DATA LINES:
——————————

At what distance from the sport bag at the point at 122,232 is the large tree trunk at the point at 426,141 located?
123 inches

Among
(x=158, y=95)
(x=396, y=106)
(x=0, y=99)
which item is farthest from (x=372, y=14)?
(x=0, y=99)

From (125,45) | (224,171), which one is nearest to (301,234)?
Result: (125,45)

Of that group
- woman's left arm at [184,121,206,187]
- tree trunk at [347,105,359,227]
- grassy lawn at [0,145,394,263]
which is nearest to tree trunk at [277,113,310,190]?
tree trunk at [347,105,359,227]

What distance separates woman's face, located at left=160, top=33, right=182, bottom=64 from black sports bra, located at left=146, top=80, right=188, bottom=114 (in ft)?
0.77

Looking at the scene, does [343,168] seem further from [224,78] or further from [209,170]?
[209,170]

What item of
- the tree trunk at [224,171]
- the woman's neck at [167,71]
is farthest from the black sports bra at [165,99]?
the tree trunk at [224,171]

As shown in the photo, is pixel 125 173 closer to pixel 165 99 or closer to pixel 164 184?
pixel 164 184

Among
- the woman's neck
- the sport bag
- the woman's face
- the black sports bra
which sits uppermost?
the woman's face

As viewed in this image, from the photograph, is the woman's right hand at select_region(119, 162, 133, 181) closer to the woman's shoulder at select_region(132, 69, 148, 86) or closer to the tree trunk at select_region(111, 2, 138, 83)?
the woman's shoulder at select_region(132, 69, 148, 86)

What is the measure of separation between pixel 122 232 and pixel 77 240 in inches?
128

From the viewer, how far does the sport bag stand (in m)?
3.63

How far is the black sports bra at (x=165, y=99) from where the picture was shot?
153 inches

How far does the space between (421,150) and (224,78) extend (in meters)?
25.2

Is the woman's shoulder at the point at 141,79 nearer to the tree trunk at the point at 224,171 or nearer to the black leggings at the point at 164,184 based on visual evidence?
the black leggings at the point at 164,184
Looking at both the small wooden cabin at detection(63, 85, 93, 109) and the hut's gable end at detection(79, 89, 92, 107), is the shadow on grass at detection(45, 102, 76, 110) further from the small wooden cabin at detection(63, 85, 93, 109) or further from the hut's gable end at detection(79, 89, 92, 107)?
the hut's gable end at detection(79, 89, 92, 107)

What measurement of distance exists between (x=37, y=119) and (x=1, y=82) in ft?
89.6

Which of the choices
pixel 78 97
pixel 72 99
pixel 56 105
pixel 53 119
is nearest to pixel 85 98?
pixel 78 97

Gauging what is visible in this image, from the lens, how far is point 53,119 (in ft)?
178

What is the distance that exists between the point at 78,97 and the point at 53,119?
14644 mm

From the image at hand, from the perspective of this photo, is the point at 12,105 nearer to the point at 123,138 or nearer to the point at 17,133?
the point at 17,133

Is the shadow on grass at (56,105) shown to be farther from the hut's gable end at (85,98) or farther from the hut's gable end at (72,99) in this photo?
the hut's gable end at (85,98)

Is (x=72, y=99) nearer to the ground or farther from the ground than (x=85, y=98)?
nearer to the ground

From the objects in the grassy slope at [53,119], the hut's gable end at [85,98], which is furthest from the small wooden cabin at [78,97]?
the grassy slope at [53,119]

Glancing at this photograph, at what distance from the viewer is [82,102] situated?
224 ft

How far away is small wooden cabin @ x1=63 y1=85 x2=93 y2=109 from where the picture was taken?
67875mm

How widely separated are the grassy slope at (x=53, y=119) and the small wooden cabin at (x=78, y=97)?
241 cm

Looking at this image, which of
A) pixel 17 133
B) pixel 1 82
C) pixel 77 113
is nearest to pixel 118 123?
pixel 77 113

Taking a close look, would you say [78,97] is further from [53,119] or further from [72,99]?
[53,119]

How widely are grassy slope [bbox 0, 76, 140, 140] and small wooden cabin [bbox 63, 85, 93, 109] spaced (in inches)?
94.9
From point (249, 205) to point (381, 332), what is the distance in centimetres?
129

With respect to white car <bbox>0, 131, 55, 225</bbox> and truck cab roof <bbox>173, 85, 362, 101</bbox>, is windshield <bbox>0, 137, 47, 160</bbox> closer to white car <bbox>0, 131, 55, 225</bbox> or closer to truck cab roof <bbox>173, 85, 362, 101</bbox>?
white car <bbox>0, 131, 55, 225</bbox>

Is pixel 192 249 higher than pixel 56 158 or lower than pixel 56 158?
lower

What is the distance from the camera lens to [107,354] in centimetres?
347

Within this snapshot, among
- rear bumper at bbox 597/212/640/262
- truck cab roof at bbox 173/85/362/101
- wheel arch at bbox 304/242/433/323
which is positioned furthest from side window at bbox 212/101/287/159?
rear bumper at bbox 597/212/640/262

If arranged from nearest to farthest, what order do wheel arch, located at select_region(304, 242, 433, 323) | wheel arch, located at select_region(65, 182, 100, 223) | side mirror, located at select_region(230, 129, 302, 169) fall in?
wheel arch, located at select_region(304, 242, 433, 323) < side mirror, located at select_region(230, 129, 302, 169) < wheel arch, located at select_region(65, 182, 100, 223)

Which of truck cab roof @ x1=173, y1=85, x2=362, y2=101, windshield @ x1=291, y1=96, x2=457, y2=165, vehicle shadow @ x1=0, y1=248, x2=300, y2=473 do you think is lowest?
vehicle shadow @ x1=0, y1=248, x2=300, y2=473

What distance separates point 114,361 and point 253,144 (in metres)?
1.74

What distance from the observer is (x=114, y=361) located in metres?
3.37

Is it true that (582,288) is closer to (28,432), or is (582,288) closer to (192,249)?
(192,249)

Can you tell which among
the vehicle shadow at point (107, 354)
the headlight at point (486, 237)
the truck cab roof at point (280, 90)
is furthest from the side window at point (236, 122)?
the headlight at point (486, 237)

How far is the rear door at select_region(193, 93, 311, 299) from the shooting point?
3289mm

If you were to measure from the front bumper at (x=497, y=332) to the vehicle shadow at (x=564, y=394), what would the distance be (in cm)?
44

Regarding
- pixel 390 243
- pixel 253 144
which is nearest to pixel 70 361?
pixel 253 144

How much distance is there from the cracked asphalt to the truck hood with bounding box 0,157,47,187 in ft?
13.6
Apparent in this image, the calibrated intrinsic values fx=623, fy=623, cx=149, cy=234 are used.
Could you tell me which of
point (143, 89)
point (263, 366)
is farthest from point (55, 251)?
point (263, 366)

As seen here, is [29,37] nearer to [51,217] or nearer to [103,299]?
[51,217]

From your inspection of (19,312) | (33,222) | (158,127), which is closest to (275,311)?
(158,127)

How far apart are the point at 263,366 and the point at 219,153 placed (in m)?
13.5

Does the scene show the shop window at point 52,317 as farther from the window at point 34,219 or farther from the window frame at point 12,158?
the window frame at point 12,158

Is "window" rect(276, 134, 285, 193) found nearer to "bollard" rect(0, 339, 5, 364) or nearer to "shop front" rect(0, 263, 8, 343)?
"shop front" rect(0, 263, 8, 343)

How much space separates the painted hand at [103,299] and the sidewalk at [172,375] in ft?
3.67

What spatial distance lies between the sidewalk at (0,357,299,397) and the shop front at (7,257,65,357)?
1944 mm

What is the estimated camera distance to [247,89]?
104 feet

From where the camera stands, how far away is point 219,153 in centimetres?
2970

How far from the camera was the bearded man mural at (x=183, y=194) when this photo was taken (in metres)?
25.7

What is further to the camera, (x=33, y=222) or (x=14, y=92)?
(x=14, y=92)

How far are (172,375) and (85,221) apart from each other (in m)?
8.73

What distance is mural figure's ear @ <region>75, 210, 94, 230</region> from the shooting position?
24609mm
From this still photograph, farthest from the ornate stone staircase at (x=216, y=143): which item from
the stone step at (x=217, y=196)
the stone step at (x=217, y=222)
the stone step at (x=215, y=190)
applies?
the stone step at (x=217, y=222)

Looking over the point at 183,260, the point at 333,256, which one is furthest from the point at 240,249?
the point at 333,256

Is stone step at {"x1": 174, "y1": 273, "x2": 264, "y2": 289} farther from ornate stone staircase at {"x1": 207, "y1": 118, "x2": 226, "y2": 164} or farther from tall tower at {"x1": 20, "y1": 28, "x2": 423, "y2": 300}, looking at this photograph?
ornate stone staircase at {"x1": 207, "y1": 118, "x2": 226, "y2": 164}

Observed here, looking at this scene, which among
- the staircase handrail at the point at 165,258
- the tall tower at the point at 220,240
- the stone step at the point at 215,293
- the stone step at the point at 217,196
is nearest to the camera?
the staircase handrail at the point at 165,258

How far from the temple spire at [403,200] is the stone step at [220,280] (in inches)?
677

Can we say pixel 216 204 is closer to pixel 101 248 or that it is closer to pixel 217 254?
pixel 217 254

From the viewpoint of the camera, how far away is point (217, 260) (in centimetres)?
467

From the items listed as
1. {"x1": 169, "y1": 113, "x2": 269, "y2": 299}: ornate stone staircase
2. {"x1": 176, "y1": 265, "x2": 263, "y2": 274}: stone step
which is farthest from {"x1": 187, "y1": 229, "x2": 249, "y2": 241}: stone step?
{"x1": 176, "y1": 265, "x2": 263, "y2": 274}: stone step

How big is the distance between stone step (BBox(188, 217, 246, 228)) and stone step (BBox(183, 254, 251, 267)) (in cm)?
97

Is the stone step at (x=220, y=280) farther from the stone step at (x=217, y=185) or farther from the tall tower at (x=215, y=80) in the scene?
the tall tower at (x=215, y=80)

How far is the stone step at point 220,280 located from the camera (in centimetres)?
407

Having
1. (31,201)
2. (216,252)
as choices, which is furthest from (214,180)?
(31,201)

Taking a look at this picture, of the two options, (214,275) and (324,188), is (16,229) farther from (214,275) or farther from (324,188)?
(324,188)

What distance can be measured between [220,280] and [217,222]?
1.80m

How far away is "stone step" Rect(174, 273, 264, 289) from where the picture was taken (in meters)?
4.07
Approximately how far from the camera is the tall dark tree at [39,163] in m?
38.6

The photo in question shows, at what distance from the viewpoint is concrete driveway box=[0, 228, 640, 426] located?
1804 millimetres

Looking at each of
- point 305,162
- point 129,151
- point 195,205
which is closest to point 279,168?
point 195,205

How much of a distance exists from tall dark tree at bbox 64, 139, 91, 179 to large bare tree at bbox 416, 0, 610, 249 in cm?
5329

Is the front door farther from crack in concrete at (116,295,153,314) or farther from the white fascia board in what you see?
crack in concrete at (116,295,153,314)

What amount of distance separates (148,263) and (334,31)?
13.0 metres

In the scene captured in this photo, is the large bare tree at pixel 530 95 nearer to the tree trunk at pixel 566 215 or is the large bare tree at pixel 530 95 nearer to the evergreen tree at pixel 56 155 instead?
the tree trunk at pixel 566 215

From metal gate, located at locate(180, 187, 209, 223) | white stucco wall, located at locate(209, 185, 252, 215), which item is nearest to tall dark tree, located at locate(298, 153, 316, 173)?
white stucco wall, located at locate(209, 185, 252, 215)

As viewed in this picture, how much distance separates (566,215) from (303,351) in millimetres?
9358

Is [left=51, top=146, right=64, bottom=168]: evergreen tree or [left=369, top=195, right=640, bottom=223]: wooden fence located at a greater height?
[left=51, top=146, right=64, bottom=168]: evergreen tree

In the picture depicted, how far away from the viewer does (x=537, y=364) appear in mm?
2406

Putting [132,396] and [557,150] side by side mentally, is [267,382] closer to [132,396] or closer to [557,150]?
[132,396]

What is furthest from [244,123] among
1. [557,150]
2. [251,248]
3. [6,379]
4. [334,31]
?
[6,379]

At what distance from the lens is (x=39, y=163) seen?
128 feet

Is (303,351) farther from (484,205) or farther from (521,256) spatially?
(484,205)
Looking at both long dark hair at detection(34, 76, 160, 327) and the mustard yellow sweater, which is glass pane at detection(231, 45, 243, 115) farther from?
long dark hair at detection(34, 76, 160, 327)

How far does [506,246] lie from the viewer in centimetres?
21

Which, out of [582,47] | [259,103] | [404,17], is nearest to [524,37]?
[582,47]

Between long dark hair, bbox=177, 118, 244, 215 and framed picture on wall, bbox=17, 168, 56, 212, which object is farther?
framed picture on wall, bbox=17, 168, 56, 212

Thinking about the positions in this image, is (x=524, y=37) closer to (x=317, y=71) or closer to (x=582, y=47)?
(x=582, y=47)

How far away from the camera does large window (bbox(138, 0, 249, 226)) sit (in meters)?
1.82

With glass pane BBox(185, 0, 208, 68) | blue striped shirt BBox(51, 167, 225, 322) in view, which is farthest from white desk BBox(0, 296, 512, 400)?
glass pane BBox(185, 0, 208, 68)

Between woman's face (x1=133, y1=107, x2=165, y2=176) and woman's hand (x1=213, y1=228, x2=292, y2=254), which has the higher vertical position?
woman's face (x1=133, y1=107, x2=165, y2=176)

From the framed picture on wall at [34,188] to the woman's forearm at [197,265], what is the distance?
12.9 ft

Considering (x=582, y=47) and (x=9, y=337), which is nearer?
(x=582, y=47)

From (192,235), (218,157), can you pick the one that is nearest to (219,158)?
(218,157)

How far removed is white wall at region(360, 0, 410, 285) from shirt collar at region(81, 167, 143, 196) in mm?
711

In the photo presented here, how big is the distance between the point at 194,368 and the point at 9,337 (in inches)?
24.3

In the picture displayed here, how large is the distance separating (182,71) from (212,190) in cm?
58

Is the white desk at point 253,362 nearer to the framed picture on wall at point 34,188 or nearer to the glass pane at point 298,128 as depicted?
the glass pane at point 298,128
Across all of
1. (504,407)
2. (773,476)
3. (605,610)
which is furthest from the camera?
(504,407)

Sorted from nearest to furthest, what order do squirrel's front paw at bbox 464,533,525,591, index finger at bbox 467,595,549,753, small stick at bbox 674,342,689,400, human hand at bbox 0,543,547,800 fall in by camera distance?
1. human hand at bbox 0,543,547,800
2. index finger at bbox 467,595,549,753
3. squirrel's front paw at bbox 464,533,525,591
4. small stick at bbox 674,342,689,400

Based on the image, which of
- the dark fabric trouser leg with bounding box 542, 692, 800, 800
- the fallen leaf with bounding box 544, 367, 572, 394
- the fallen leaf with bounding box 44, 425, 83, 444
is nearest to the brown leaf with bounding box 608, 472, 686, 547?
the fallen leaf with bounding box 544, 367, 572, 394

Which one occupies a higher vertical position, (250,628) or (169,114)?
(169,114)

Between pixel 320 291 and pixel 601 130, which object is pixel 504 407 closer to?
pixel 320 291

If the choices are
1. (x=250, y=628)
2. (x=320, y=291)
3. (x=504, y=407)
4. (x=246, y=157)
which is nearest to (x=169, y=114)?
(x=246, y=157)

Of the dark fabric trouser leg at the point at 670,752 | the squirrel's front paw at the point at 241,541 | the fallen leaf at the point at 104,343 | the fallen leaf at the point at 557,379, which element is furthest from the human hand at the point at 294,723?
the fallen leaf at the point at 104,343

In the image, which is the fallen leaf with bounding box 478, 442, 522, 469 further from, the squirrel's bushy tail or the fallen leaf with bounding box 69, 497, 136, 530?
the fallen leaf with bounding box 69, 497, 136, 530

——————————

PROBLEM REQUIREMENTS:
Quote only the lines from the line containing "Sorted from nearest" through the end of the entries, keeping the first and the last.

WRITTEN RESPONSE:
Sorted from nearest to furthest, what order do squirrel's front paw at bbox 464,533,525,591, index finger at bbox 467,595,549,753, small stick at bbox 674,342,689,400, human hand at bbox 0,543,547,800 fall in by camera distance?
1. human hand at bbox 0,543,547,800
2. index finger at bbox 467,595,549,753
3. squirrel's front paw at bbox 464,533,525,591
4. small stick at bbox 674,342,689,400

Based on the image, which of
- the dark fabric trouser leg with bounding box 542, 692, 800, 800
- the fallen leaf with bounding box 544, 367, 572, 394
- the fallen leaf with bounding box 44, 425, 83, 444
is nearest to the brown leaf with bounding box 608, 472, 686, 547?
the fallen leaf with bounding box 544, 367, 572, 394

Which one occupies a higher vertical position, (250,628) or (169,114)?
(169,114)

Between pixel 320 291 and pixel 601 130, which object is pixel 504 407 closer to?
pixel 320 291

If the choices are
1. (x=250, y=628)
2. (x=320, y=291)
3. (x=504, y=407)
4. (x=246, y=157)
which is nearest to (x=169, y=114)?
(x=246, y=157)

Of the dark fabric trouser leg at the point at 670,752 | the squirrel's front paw at the point at 241,541 | the fallen leaf at the point at 104,343 | the fallen leaf at the point at 557,379, which element is furthest from the human hand at the point at 294,723?
the fallen leaf at the point at 104,343

In the image, which is the fallen leaf with bounding box 478, 442, 522, 469 further from, the squirrel's bushy tail or the fallen leaf with bounding box 69, 497, 136, 530?
the fallen leaf with bounding box 69, 497, 136, 530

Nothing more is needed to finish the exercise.